As AI crawlers consume bandwidth, overwhelm servers, and ignore protocols, website owners are striking back—with code, friction, and deception.
Right now, most website owners face a blunt choice: block entirely or absorb the cost. Some outright ban entire cloud IP ranges. Some set honeypots, tarpits, and proof-of-work challenges to waste compute time and slow the crawlers down. Some employ aggressive tactics like content poisoning, where junk data are served to corrupt large-scale training sets. Micropayments, login walls, and CAPTCHAs are spreading, too—adding layers of friction that turn public content into gated content.
Then there are micropayments, which flip the default: pay to access, or get blocked. Login walls and CAPTCHAs are spreading as well—adding layers of friction that turn public content into gated content.
But one of the biggest shifts came from one search giant. Did you notice? Google has started shielding its search result pages behind JavaScript — a move that likely reflects this new AI-driven pressure.
Even infrastructure providers are adapting. Cloudflare, for example, has started deploying AI traps that force the crawlers to ingest AI-generated data. It’s the Turing Tango.
As these measures proliferate, the open web is becoming less accessible.
A sustainable path forward for AI crawling
How can crawler authors make their bots play nicer?
If the current trajectory continues, the internet risks devolving into a battleground between the scrapers and the scraped and. To prevent this, AI companies must adopt ethical crawling practices that balance their need for data with the health of the open web.
If AI companies wish to maintain access to public data, they must adopt sustainable and respectful scraping practices.
These code of conduct for AI crawlers seem like a good place to start:
1. Respect site boundaries
Yes, robots.txt is an honor-based system and not legally binding, but many websites still rely on it as a signal of consent. Ignoring it fuels distrust and invites defensive measures.
2. Identify yourself
AI crawlers should operate transparently by using functional and verifiable browser user agents. If you're proud of your crawler, say who you are.
3. Crawl efficiently
Practice restraint. AI crawlers should limit request rates, avoid redundant access, and skip low-value or duplicate pages. Mindless collection burns bandwidth and wastes compute.

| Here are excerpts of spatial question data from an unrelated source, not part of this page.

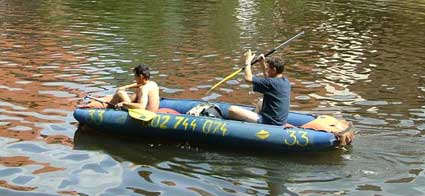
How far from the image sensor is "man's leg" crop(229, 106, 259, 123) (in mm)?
9648

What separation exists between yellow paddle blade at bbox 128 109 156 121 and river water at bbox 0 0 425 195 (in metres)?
0.45

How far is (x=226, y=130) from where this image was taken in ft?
30.6

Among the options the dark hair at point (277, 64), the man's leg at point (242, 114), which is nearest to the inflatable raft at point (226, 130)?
the man's leg at point (242, 114)

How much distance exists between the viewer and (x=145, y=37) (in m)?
20.9

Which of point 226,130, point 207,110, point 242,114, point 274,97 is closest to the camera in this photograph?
point 226,130

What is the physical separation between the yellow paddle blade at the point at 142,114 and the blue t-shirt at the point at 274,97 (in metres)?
1.65

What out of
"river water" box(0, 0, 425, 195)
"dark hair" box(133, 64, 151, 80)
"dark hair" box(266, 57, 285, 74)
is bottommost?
"river water" box(0, 0, 425, 195)

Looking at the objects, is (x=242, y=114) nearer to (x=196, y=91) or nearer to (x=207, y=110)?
(x=207, y=110)

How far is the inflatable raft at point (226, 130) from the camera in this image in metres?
9.16

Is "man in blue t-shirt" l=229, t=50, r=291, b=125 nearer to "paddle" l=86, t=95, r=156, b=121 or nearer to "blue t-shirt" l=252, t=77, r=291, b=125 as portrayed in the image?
"blue t-shirt" l=252, t=77, r=291, b=125

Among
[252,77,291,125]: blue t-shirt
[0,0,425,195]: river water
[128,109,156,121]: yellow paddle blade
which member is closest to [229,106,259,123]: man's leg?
[252,77,291,125]: blue t-shirt

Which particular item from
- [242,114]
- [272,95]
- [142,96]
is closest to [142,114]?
[142,96]

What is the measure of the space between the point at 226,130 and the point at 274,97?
36.1 inches

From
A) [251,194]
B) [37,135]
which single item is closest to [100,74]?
[37,135]
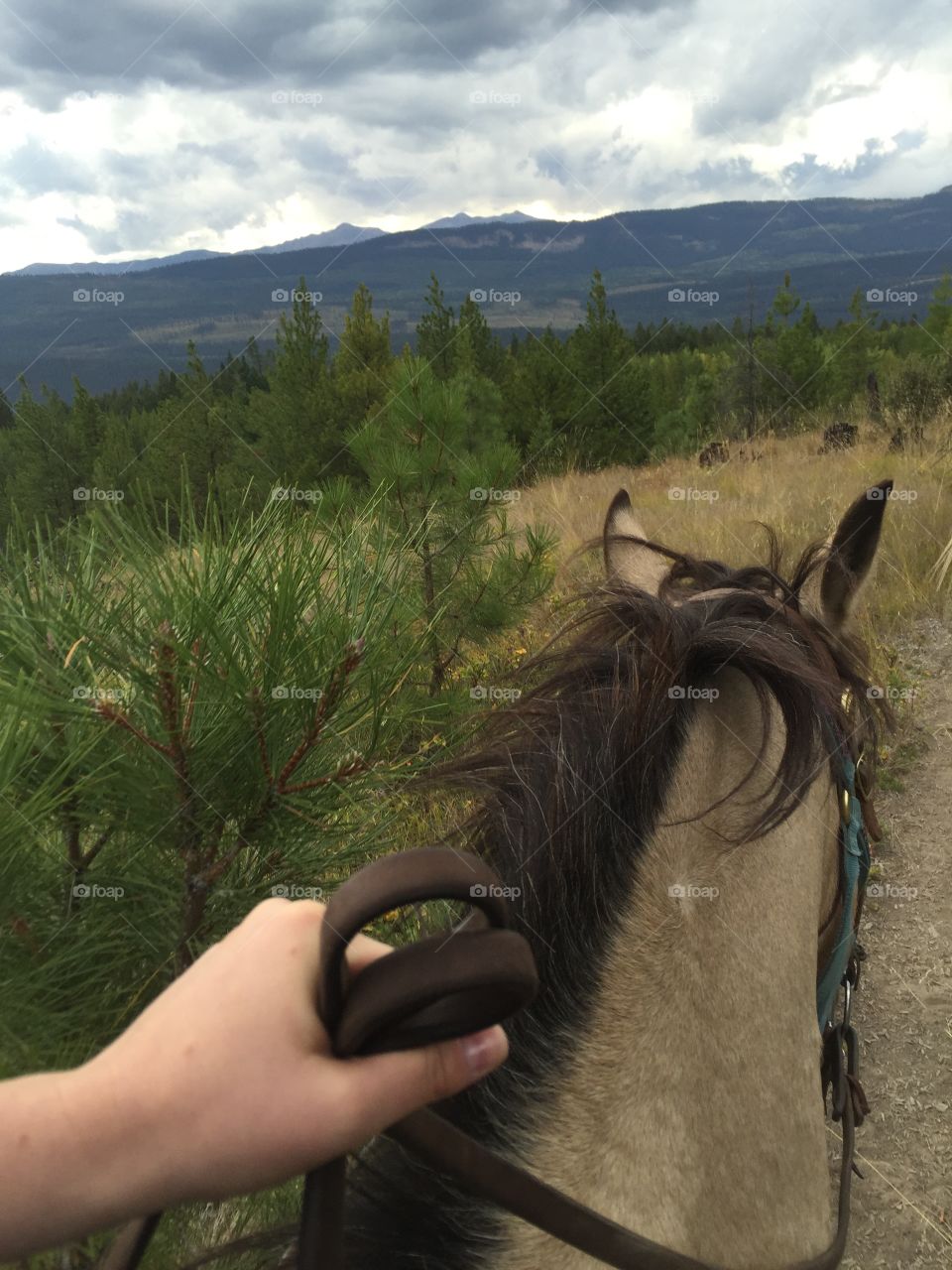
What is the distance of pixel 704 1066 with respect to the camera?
1.10m

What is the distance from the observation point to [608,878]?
1164 mm

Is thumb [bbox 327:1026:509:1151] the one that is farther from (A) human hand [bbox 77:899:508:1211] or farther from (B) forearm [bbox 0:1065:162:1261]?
(B) forearm [bbox 0:1065:162:1261]

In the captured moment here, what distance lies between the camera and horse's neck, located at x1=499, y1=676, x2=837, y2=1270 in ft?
3.34

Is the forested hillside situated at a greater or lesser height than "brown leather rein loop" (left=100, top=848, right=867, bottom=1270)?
greater

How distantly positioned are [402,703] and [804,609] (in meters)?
0.79

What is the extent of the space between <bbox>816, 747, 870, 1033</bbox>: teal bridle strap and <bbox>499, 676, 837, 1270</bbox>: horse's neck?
0.33 metres

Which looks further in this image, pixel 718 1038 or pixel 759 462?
pixel 759 462

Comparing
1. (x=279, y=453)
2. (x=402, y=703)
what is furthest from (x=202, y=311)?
(x=402, y=703)

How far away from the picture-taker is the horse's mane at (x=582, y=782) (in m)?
0.91

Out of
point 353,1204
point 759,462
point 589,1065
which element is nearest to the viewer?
point 353,1204

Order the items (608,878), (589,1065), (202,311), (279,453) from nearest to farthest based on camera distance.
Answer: (589,1065) < (608,878) < (279,453) < (202,311)

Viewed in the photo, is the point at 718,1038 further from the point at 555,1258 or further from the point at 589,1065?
the point at 555,1258

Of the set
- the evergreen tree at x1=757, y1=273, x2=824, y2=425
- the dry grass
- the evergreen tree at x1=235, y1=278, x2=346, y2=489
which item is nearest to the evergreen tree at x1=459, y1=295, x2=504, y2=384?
the evergreen tree at x1=235, y1=278, x2=346, y2=489

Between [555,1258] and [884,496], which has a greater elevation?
[884,496]
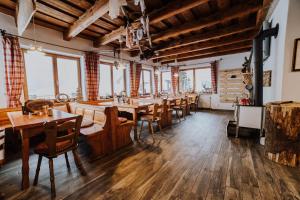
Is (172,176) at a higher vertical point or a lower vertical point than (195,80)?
lower

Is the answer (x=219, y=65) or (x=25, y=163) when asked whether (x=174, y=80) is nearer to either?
(x=219, y=65)

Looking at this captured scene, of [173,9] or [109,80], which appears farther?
[109,80]

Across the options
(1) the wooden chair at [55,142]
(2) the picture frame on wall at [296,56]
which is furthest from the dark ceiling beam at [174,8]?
(1) the wooden chair at [55,142]

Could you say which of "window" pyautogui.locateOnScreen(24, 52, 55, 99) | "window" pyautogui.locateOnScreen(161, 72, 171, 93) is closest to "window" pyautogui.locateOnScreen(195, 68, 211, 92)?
"window" pyautogui.locateOnScreen(161, 72, 171, 93)

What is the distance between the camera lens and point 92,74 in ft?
15.4

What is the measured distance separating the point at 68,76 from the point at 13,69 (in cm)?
143

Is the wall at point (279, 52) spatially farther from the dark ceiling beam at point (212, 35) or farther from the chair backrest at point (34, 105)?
the chair backrest at point (34, 105)

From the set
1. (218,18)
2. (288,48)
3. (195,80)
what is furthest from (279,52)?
(195,80)

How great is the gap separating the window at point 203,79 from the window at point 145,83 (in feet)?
8.73

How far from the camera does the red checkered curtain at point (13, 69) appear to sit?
3066 mm

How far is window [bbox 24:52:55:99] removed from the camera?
3627 millimetres

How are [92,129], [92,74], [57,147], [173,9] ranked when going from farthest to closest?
[92,74] → [173,9] → [92,129] → [57,147]

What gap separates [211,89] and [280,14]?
4913 millimetres

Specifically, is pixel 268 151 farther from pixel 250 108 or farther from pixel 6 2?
pixel 6 2
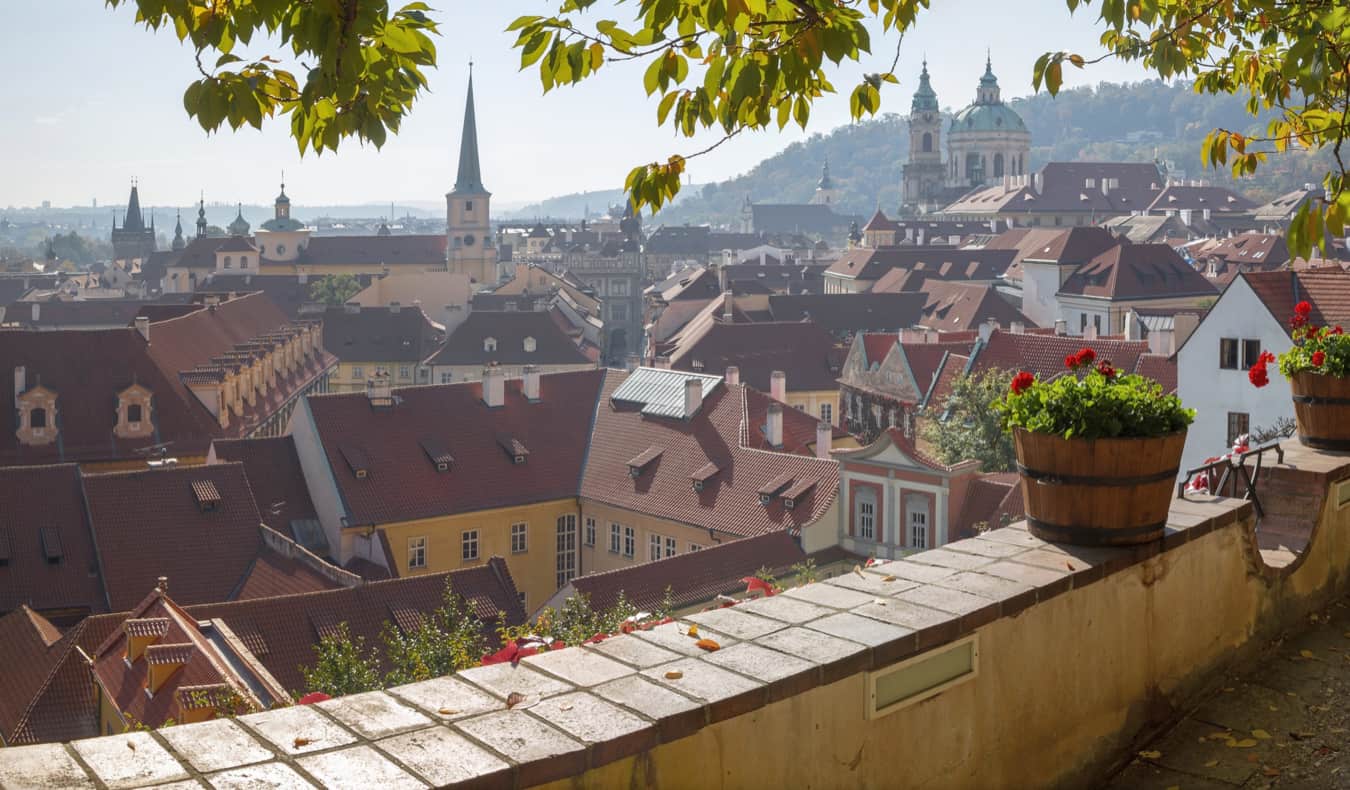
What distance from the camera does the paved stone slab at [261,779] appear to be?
137 inches

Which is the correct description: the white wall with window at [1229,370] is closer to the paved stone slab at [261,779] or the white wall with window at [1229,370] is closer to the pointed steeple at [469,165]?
the paved stone slab at [261,779]

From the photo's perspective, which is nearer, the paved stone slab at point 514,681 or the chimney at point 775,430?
the paved stone slab at point 514,681

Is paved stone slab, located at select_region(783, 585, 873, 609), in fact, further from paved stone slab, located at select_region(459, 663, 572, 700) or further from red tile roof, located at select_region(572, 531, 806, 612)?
red tile roof, located at select_region(572, 531, 806, 612)

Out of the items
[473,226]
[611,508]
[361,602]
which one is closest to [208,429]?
[611,508]

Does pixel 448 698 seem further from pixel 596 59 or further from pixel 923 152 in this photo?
pixel 923 152

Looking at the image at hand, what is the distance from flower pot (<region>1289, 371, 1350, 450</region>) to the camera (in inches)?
356

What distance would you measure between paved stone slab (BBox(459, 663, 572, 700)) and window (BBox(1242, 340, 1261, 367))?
109ft

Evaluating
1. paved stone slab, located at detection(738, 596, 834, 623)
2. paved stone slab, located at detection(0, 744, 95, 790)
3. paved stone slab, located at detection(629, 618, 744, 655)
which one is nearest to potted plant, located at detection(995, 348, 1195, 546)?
paved stone slab, located at detection(738, 596, 834, 623)

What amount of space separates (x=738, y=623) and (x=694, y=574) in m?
28.2

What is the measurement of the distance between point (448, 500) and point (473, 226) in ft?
361

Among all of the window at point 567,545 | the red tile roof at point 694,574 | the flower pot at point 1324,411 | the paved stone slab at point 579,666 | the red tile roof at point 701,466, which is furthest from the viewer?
the window at point 567,545

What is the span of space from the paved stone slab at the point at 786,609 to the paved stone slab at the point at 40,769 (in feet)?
7.62

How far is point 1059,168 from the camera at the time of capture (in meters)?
151

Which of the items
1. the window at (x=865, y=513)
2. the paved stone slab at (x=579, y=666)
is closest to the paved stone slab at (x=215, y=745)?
the paved stone slab at (x=579, y=666)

4. Ask permission, don’t beg forgiveness
Negotiate access models whenever possible. Partner with websites or data collection experts instead of relying on rudimentary, do-it-yourself, scraping whether it’s licensing agreements, official APIs, or revenue-sharing models.
5. Give back to the commons
The open web feeds AI models. If AI companies benefit commercially from public data, they must find ways to give back. Support it through attribution, open data contributions, or infrastructure funding.
6. Follow and promote responsible norms
Adopt well-established protocols for ethical crawling—like the RFC2616Policy extension built into Scrapy. Building on community standards helps align incentives and reduce adversarial behavior.
Is the closed web inevitable?
A more resilient, open web is in everyone’s interest, especially those building on top of it.
If AI companies continue treating the public web as an infinite free-for-all, they’ll accelerate its collapse. Ironically, this self-destructive behavior threatens the very thing these companies depend on: diverse, relevant, accurate, and valuable data. As access shrinks, model quality will decline.
What can we, as an industry, do to stop this from becoming the default future?
AI firms are now at a crossroads. The choice is clear: cooperate with the ecosystem, or exploit it until it collapses. The choice is theirs, but the cost of inaction is clear—and possibly be paid by all.
The web deserves better citizens. And better neighbors are possible.